• What to do:
Render the items from the line containing "How much physical" through the line containing "1331 inches", both included, as a two-column CSV with the headers text and answer. Give one row per item, and put its wording and its answer each in a single quoted field with any line breaks replaced by spaces.

• Items:
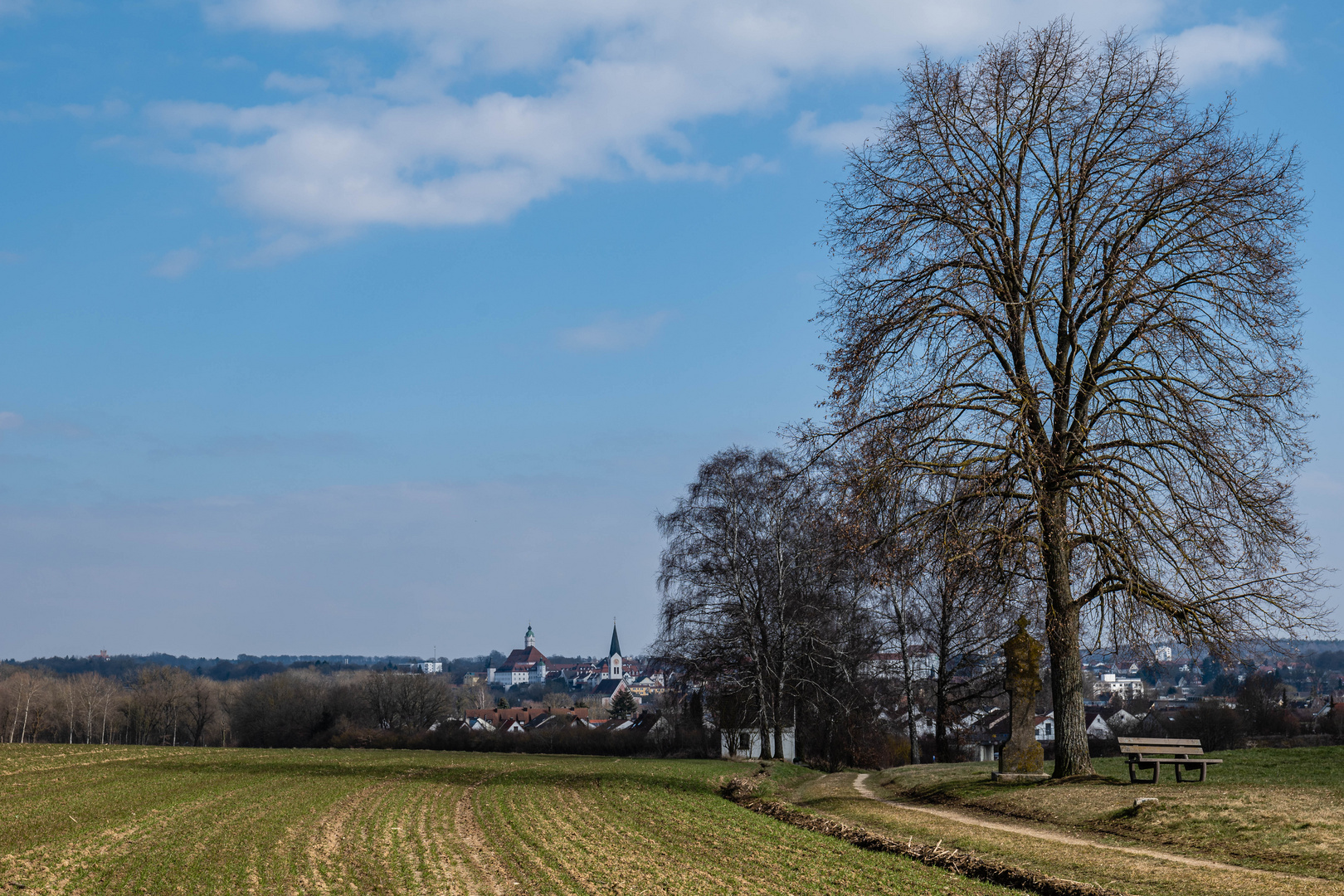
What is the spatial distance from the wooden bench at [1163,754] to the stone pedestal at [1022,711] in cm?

--

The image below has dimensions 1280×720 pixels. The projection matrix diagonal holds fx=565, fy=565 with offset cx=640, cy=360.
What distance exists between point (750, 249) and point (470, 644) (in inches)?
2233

--

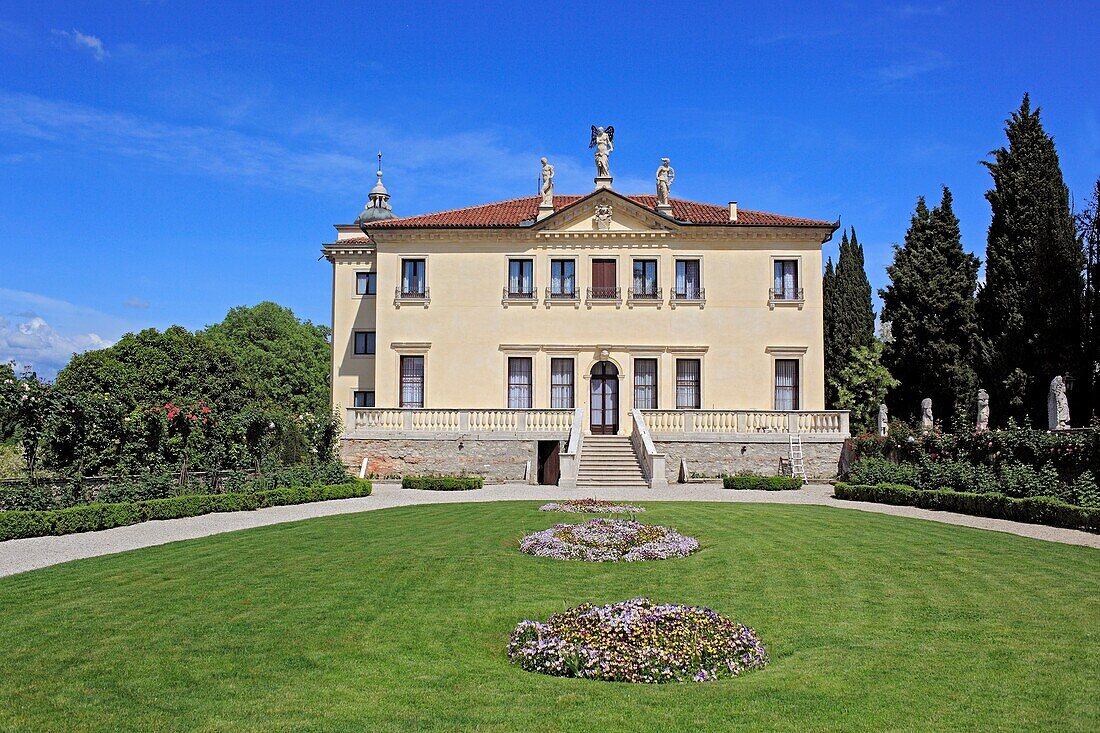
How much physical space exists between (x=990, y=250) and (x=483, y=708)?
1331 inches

• Solution to this problem:
text,answer
"How much physical space exists between (x=990, y=250) and (x=483, y=708)?","1331 inches"